In some programming languages, the lexer may not be able to tell whether a given token is a variable name or a type name. (This happens in C, for instance.) But the grammar of the language may distinguish between the two, so that you'd like "variable foo" and "type name foo" to be different tokens. (This also happens in C.) In this case, it may be necessary for some information to be fed back from the parser to the lexer so that it can produce the right sort of token in each case.
So "what exactly is a token?" may not always have a perfectly well defined answer.

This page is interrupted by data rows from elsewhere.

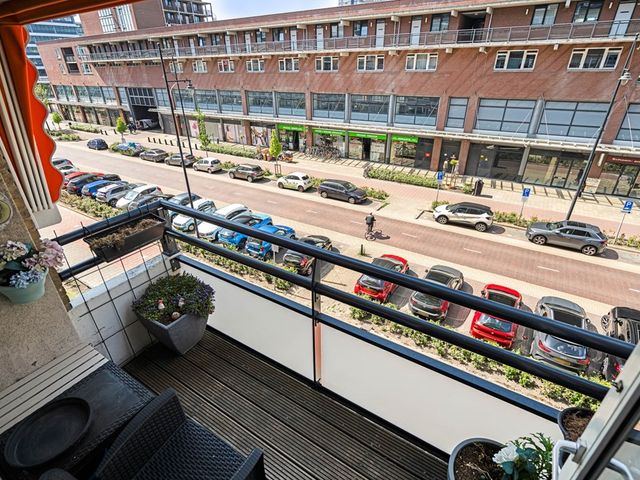 Steenvoordelaan 345, Rijswijk
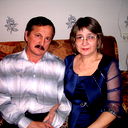 Виктор Парсаев
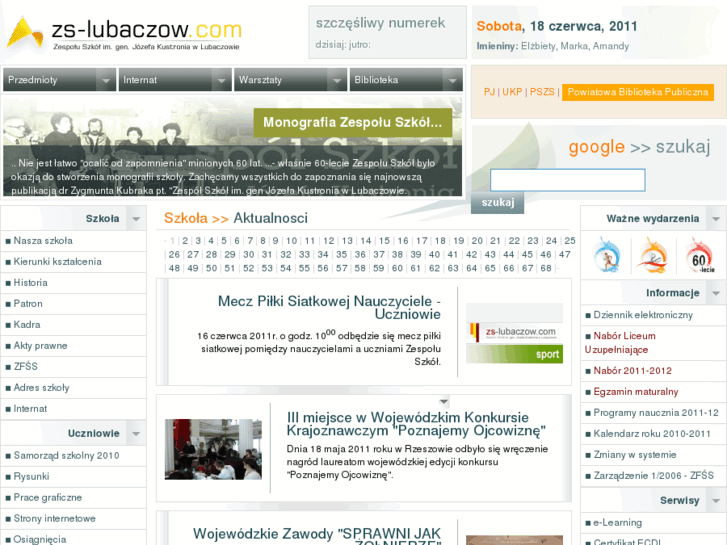 www.zs-lubaczow.com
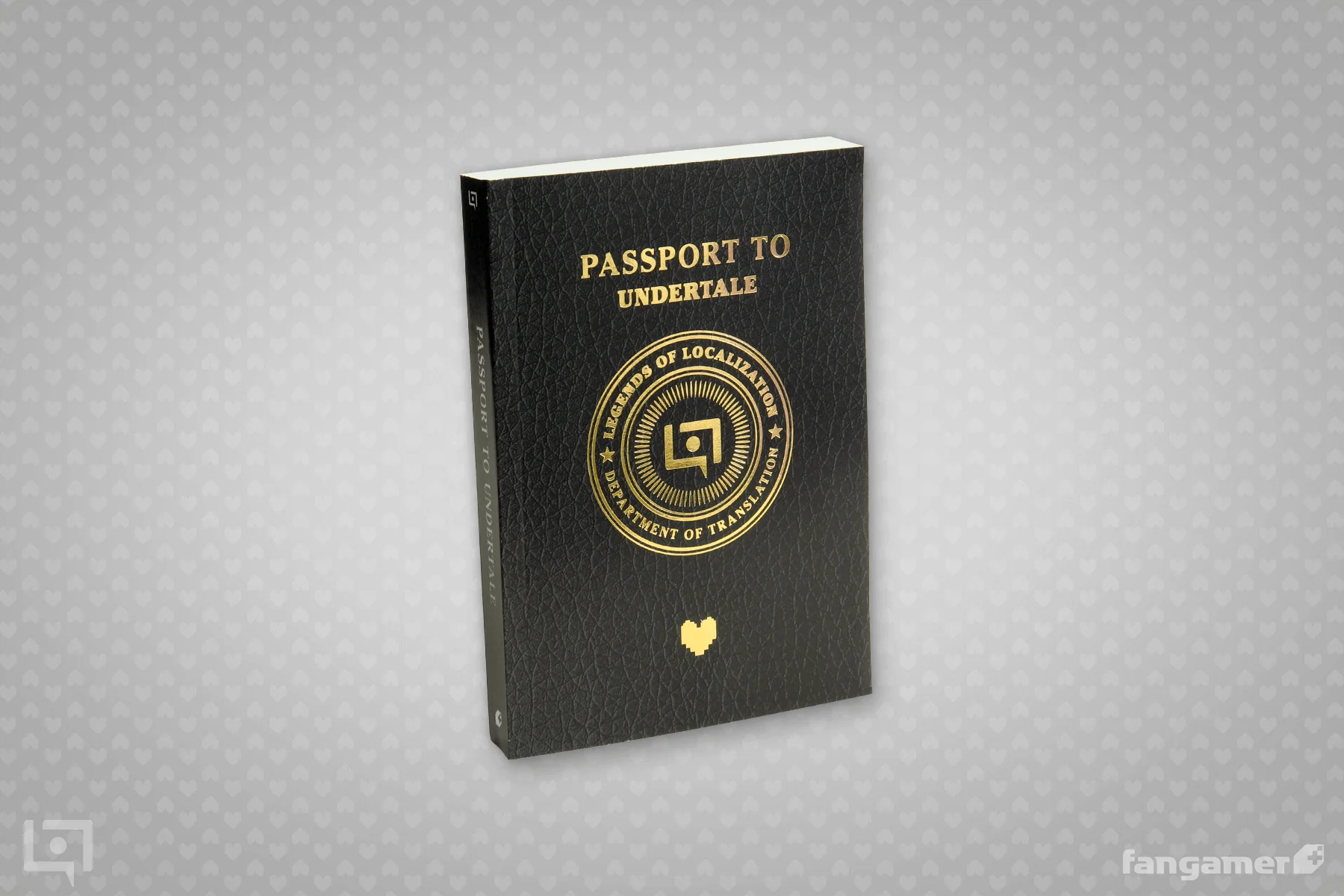 Legends of Localization: Passport to UNDERTALE - Image 3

A token is whatever you want it to be. Traditionally (and for
good reasons), language specifications broke the analysis into
two parts: the first part broke the input stream into tokens,
and the second parsed the tokens. (Theoretically, I think you
can write any grammar in only a single level, without using
tokens—or what is the same thing, using individual
characters as tokens. I wouldn't like to see the results of
that for a language like C++, however.) But the definition of
what a token is depends entirely on the language you are
parsing: most languages, for example, treat white space as
a separator (but not Fortran); most languages will predefine
a set of punctuation/operators using punctuation characters, and
not allow these characters in symbols (but not COBOL, where
"abc-def" would be a single symbol). In some cases (including
in the C++ preprocessor), what is a token depends on context, so
you may need some feedback from the parser. (Hopefully not;
that sort of thing is for very experienced programmers.)
One thing is probably sure (unless each character is a token):
you'll have to read ahead in the stream. You typically can't
tell whether there are more tokens by just looking at a single
character. I've generally found it useful, in fact, for the
tokenizer to read a whole token at a time, and keep it until the
parser needs it. A function like hasMoreTokens would in fact
scan a complete token.
(And while I'm at it, if source is an istream:
istream::peek does not return a pointer, but an int.)
A token is the smallest unit of a programming language that has a meaning. A parenthesis (, a name foo, an integer 123, are all tokens. Reducing a text to a series of tokens is generally the first step of parsing it.
A token is usually akin to a word in sponken language. In C++, (int, float, 5.523, const) will be tokens. Is the minimal unit of text which constitutes a semantic element.
When you split a large unit (long string) into a group of sub-units (smaller strings), each of the sub-units (smaller strings) is referred to as a "token". If there are no more sub-units, then you are done parsing.
How do I tokenize a string in C++?
A token is a terminal in a grammar, a sequence of one or more symbol(s) that is defined by the sequence itself, ie it does not derive from any other production defined in the grammar.